• _WRITTEN PROBLEM_: Write out every entry exactly as it stands.

• _DATA TO USE_:
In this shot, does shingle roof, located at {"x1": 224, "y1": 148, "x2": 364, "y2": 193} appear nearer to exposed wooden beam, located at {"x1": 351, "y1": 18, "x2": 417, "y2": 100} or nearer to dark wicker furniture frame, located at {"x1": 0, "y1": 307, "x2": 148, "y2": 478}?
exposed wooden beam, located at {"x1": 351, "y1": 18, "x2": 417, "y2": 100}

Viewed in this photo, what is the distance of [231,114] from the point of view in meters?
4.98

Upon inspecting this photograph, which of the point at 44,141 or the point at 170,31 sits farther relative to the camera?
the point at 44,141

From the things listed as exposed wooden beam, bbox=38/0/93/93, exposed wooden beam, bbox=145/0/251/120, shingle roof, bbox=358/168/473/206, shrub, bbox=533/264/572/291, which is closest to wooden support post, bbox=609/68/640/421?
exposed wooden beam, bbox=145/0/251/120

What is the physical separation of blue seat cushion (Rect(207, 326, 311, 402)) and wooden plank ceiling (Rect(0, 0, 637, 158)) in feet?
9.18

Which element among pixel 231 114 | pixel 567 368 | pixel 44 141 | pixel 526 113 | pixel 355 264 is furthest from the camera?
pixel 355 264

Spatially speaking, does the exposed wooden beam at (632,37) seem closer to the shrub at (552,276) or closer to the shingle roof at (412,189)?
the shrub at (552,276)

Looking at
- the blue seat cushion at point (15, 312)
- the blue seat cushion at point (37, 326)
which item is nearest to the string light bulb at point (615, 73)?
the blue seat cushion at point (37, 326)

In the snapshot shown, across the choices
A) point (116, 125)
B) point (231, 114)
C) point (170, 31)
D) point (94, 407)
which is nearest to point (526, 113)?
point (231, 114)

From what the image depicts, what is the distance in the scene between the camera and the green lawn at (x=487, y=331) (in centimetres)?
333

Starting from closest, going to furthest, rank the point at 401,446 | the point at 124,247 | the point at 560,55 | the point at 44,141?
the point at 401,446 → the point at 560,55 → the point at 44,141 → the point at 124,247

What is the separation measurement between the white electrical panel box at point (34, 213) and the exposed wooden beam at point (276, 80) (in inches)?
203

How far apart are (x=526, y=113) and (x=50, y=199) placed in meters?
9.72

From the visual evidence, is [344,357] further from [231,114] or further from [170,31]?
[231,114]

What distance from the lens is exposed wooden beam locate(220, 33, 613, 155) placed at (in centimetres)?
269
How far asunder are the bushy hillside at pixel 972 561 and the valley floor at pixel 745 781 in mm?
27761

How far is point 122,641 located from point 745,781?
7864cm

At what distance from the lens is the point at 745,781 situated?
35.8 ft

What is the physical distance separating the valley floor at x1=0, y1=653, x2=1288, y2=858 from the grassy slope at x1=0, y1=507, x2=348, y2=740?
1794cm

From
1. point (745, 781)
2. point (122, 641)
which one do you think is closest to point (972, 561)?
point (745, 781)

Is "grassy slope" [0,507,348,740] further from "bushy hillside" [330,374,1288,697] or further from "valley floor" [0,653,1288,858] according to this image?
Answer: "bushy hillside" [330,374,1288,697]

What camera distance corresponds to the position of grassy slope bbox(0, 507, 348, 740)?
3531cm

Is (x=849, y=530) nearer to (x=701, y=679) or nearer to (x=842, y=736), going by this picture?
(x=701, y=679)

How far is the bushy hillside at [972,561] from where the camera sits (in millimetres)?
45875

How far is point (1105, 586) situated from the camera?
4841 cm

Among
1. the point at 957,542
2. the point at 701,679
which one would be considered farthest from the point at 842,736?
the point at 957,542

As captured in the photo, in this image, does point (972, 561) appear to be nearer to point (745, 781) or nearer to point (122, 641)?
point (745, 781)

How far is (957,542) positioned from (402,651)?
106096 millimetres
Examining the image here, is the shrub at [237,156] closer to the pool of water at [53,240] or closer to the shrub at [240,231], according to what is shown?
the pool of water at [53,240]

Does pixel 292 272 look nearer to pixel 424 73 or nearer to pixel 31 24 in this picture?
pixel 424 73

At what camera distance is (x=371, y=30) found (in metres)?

• _EXPECTED OUTPUT_:
In this shot, does shingle roof, located at {"x1": 224, "y1": 148, "x2": 364, "y2": 193} appear nearer to exposed wooden beam, located at {"x1": 351, "y1": 18, "x2": 417, "y2": 100} or nearer to dark wicker furniture frame, located at {"x1": 0, "y1": 307, "x2": 148, "y2": 478}?
exposed wooden beam, located at {"x1": 351, "y1": 18, "x2": 417, "y2": 100}

Viewed in this photo, what is the distance of [231,114] from the point of view in meters?
4.98

Upon inspecting this photograph, which of the point at 44,141 or the point at 170,31 sits farther relative to the camera?
the point at 44,141

From the things listed as exposed wooden beam, bbox=38/0/93/93, exposed wooden beam, bbox=145/0/251/120, shingle roof, bbox=358/168/473/206, shrub, bbox=533/264/572/291, which is closest to wooden support post, bbox=609/68/640/421?
exposed wooden beam, bbox=145/0/251/120

What is the physical separation of blue seat cushion (Rect(207, 326, 311, 402)) and wooden plank ceiling (Rect(0, 0, 637, 158)) in feet?
9.18

Which element among pixel 231 114 | pixel 567 368 | pixel 44 141 | pixel 526 113 | pixel 355 264 is furthest from the camera?
pixel 355 264

Spatially speaking, does the exposed wooden beam at (632,37) seem closer to the shrub at (552,276) or closer to the shingle roof at (412,189)?
the shrub at (552,276)

Looking at
- the blue seat cushion at point (15, 312)
- the blue seat cushion at point (37, 326)
which item is nearest to the string light bulb at point (615, 73)?
the blue seat cushion at point (37, 326)

In the snapshot shown, across the choices
A) point (116, 125)
B) point (231, 114)
C) point (170, 31)
D) point (94, 407)
which is nearest to point (526, 113)?
point (231, 114)

From what the image depicts, what is the distance in the scene between the camera and the green lawn at (x=487, y=331) (in centimetres)?
333

Starting from closest, going to furthest, rank the point at 401,446 | the point at 124,247 | the point at 560,55 | the point at 44,141?
the point at 401,446 → the point at 560,55 → the point at 44,141 → the point at 124,247

What is the separation measurement between the white electrical panel box at point (34, 213) and the exposed wooden beam at point (276, 80) (in inches)?
203

How far apart are (x=526, y=113) and (x=50, y=199) placed in meters?
9.72

From the visual evidence, is [344,357] further from [231,114] or further from [170,31]?
[231,114]

What distance from the lens is exposed wooden beam locate(220, 33, 613, 155) placed at (in centimetres)?
269
How far asunder are the bushy hillside at pixel 972 561 and the valley floor at pixel 745 781 in mm?
27761

How far is point 122,641 located from point 745,781?
7864cm

At what distance from the lens is the point at 745,781 situated?
35.8 ft

What is the physical distance separating the valley floor at x1=0, y1=653, x2=1288, y2=858 from the grassy slope at x1=0, y1=507, x2=348, y2=740?
1794cm

From
1. point (745, 781)
2. point (122, 641)
which one do you think is closest to point (972, 561)?
point (745, 781)

Is "grassy slope" [0,507,348,740] further from "bushy hillside" [330,374,1288,697] or further from "valley floor" [0,653,1288,858] according to this image?
Answer: "bushy hillside" [330,374,1288,697]

What camera distance corresponds to the position of grassy slope bbox(0, 507, 348, 740)?
3531cm

Is (x=849, y=530) nearer to (x=701, y=679) or nearer to (x=842, y=736), going by this picture?
(x=701, y=679)

How far is the bushy hillside at [972,561] from where the camera sits (in millimetres)?
45875

How far is point (1105, 586) situated from the camera?
4841 cm

Among
1. the point at 957,542
2. the point at 701,679
which one would be considered farthest from the point at 842,736?
the point at 957,542

As captured in the photo, in this image, does point (972, 561) appear to be nearer to point (745, 781) or nearer to point (122, 641)?
point (745, 781)

How far is (957,542) positioned from (402,651)?
106096 millimetres
Examining the image here, is the shrub at [237,156] closer to the pool of water at [53,240] or closer to the shrub at [240,231], according to what is shown?
the pool of water at [53,240]

Does pixel 292 272 look nearer to pixel 424 73 or nearer to pixel 31 24 in this picture?
pixel 424 73

At what camera distance is (x=371, y=30) found (in metres)?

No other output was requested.